» WHAT YOU NEED TO DO: Look below for the line with "Which is nearest to the", and from there restate every line word for word until the entries end.
:::::
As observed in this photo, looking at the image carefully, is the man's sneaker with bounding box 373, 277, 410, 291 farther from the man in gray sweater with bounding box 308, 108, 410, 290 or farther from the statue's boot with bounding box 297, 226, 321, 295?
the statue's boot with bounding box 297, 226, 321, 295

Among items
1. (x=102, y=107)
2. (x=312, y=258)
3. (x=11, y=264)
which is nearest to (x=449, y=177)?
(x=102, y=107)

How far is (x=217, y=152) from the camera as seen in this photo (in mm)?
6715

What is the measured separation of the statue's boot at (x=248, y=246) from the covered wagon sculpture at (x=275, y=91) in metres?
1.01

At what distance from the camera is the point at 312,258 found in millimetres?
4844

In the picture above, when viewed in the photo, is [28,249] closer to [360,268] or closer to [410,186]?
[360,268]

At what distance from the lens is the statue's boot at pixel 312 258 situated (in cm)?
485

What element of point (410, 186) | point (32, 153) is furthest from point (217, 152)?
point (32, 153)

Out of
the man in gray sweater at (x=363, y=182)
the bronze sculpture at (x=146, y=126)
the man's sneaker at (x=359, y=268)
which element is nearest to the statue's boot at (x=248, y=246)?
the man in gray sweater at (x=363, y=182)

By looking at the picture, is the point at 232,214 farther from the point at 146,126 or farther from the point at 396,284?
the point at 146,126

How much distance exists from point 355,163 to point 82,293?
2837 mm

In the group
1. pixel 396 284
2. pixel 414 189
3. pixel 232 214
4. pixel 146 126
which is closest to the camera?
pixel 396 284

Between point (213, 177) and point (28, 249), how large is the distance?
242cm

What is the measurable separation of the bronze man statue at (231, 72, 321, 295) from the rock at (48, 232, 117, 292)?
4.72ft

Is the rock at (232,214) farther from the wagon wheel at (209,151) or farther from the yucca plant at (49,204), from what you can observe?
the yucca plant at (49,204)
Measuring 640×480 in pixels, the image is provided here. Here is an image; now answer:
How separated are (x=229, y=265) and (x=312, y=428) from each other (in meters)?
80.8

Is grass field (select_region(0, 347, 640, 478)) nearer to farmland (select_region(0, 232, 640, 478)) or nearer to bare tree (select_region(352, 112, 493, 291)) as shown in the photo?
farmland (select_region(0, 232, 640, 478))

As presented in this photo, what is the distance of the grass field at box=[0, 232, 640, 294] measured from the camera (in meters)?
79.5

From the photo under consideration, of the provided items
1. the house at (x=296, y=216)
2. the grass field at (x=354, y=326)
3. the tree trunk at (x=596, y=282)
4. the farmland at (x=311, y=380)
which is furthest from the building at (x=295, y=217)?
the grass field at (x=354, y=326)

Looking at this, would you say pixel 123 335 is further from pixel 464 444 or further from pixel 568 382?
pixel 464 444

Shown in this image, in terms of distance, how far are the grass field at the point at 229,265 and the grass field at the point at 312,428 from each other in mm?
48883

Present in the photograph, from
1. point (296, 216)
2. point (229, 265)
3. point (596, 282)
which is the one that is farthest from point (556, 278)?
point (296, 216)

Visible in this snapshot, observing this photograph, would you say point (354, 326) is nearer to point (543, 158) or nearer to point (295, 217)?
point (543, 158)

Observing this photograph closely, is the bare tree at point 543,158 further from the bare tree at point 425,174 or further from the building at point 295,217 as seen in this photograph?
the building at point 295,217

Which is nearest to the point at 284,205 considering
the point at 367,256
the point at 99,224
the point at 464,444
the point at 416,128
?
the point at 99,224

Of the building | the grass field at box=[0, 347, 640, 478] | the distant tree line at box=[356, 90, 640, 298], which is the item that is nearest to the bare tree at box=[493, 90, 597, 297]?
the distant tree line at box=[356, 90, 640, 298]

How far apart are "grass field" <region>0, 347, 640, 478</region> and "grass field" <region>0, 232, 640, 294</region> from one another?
:::::
» REPLY TO THE TASK:
Which is nearest to the point at 284,205 considering
the point at 367,256
the point at 99,224
the point at 464,444
the point at 416,128
?
the point at 99,224

Of the building | the grass field at box=[0, 347, 640, 478] | the distant tree line at box=[356, 90, 640, 298], which is the item that is nearest to the bare tree at box=[493, 90, 597, 297]?
the distant tree line at box=[356, 90, 640, 298]

How far apart are "grass field" <region>0, 347, 640, 478</region> and "grass field" <region>0, 232, 640, 294</region> from one another?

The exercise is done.